Si son succès populaire et son train de vie de millionnaire l’ont longtemps banni des institutions, Bernard Buffet devrait bientôt retrouver la place qui lui revient de droit, avec un magnifique projet d’exposition au musée d’Art moderne de Paris.

La Mort 24 (1999), huile sur toile, 130 x 162 cm. 

Gorille (1997), huile sur toile, 162 x 130 cm.  

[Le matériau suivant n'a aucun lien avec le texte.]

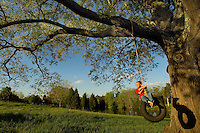 A young boy swings on a tire swing from a large tree in Charlotte, NC. Berewick master-planned community in southwest Mecklenburg County, Charlotte, NC. The property is developed by Pappas Properties.
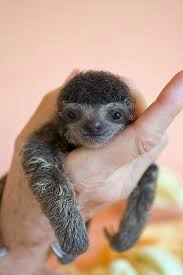 4 toed sloth get 20 three toed sloth ideas on without signing up 2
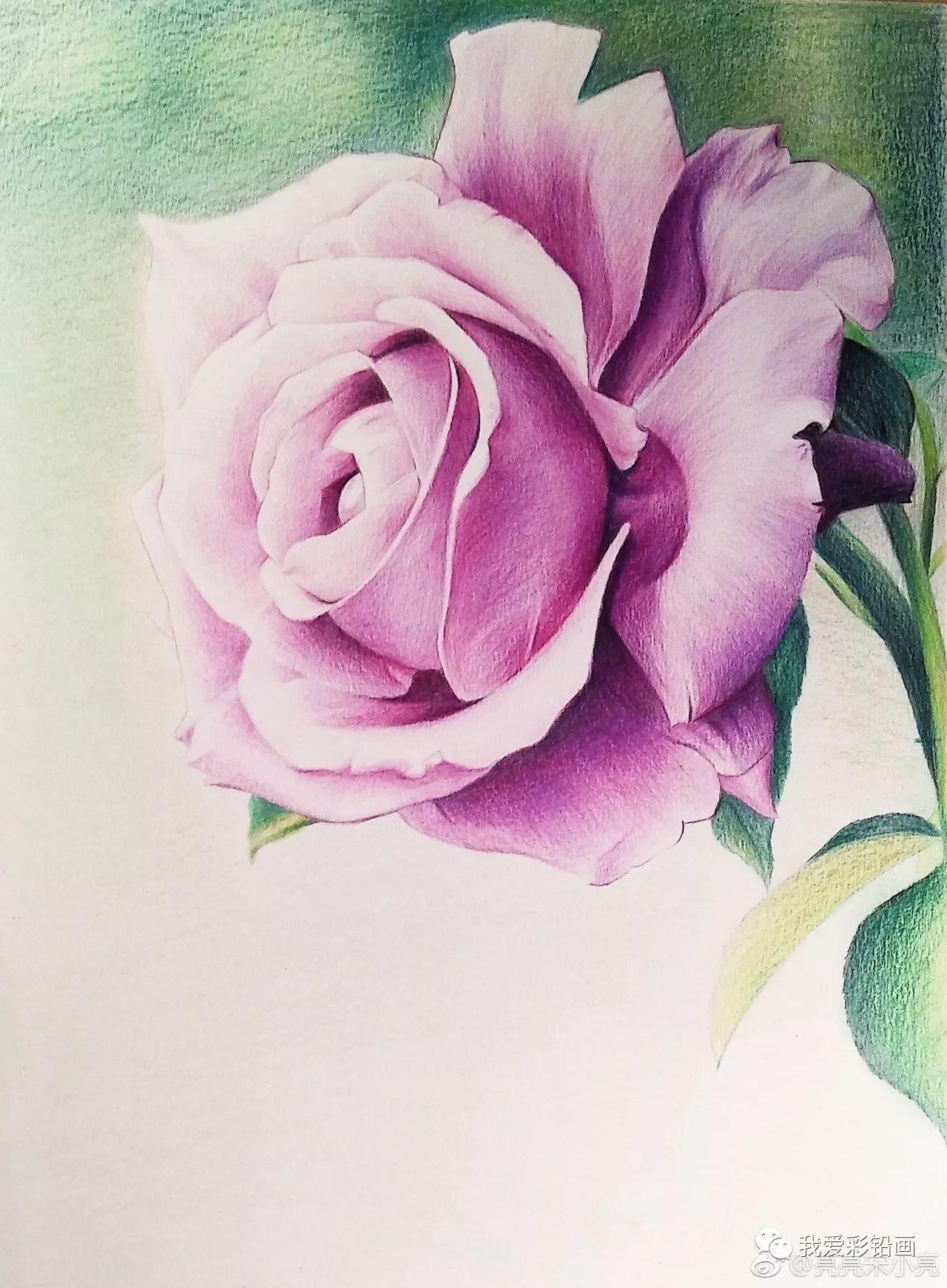 彩铅手绘--玫瑰花
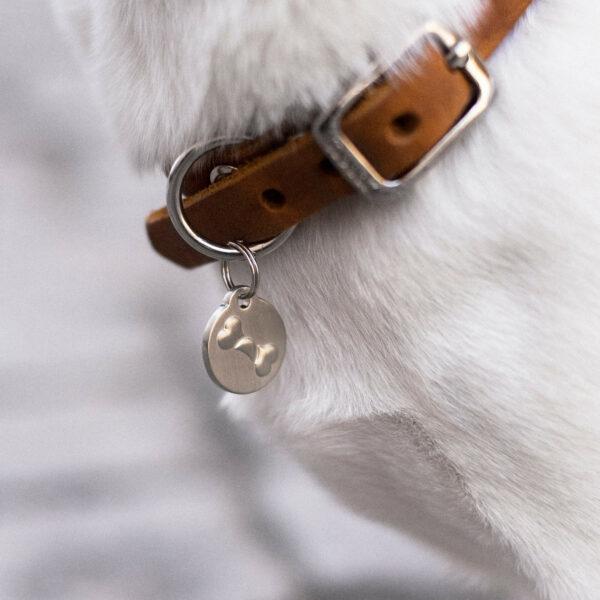 Runt halsen på en vit hund hänger ett brunt hundhalsband i läder. På halsbandet hänger en silvrig namnbricka.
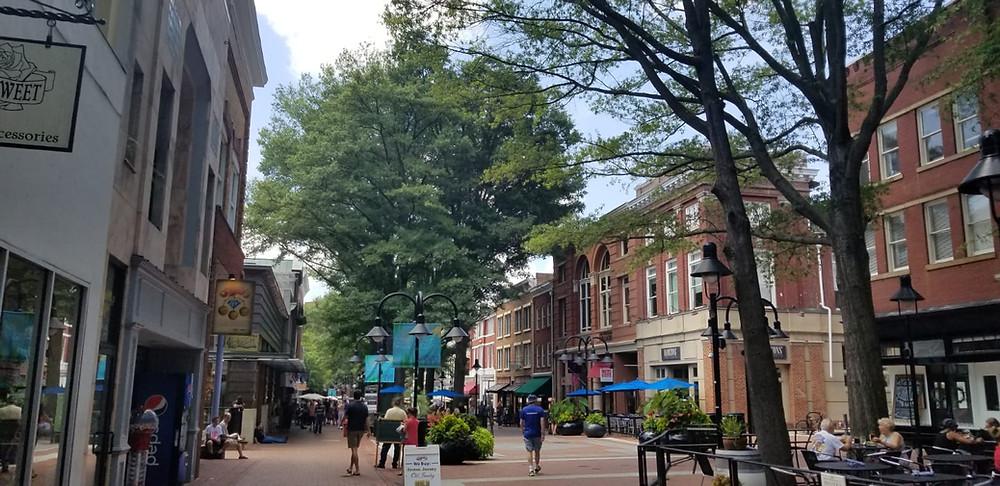 Explora a Charlottesville en Virginia.
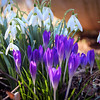 3-17-15: Crocus and snowdrops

L’an prochain, le musée d’Art moderne de la Ville de Paris se livrera à la transgression extrême, à l’insupportable provocation, à la sidérante audace. L’audace… qui fut le moteur des avant-gardes, qui structura l’histoire de l’art, et dont on ne voit plus trace nulle part, et certainement pas dans les œuvres d’art produites aujourd’hui, tellement soucieuses d’être conformes, tellement pressées d’être aimées. Alors, qu’est-ce exactement que l’audace désormais ? Eh bien, ce pourrait être justement de consacrer enfin la grande exposition que, unanimes, tous les grands musées français lui ont toujours refusée, alors qu’il fut des décennies durant le peintre français le plus connu, le plus populaire, et, très honnêtement, pas le moins audacieux non plus. Certaines de ses œuvres, y compris celles conservées dans les collections du musée d’Art moderne de la Ville de Paris, jouissent du statut très exceptionnel de “trésor national”. Mort en 1999, il avait appris à vivre à la fois avec le succès et avec ce désamour institutionnel et critique qui lui laissaient tout loisir de ne pas prendre de gants, déclarant par exemple : “Je n’aime pas les artistes, les artistes sont des imbéciles. Je n’aime que les peintres.” 

 

Bernard Buffet n’a pas une bonne réputation artistique, c’est le moins qu’on puisse dire. Moqué, décrié, raillé, il présente cependant une caractéristique majeure : tout cet article aurait pu être écrit sans mentionner son nom, car la reproduction d’une seule de ses œuvres aurait suffi à l’identifier. À n’en pas douter, le peintre avait un style, qui, d’ailleurs, fut au départ salué. C’est autre chose que l’opinion éclairée lui fit payer au prix fort. En effet, pendant la seconde moitié du xxe siècle (celle où il fut actif), l’histoire de Bernard Buffet s’est écrite en marge de celle des avantgardes artistiques. Tout au plus lui consent-on un peu de crédit à la fin des années 40, lorsque se mettent déjà en place les éléments d’un style dont il ne s’éloignera guère : option résolument figurative, figures cernées de noir, comme taillées au couteau, préférence pour une désolation décharnée, goût du malheur jusque dans la figuration de la joie… Toutes ces particularités, sans parler de l’influence indiscutable exercée sur lui (comme sur Giacometti) par Francis Gruber, conduiront à le qualifier dès l’origine de “misérabiliste”. Un misérabilisme qui fit de lui dans les années 50 “le peintre le plus cher d’Europe”.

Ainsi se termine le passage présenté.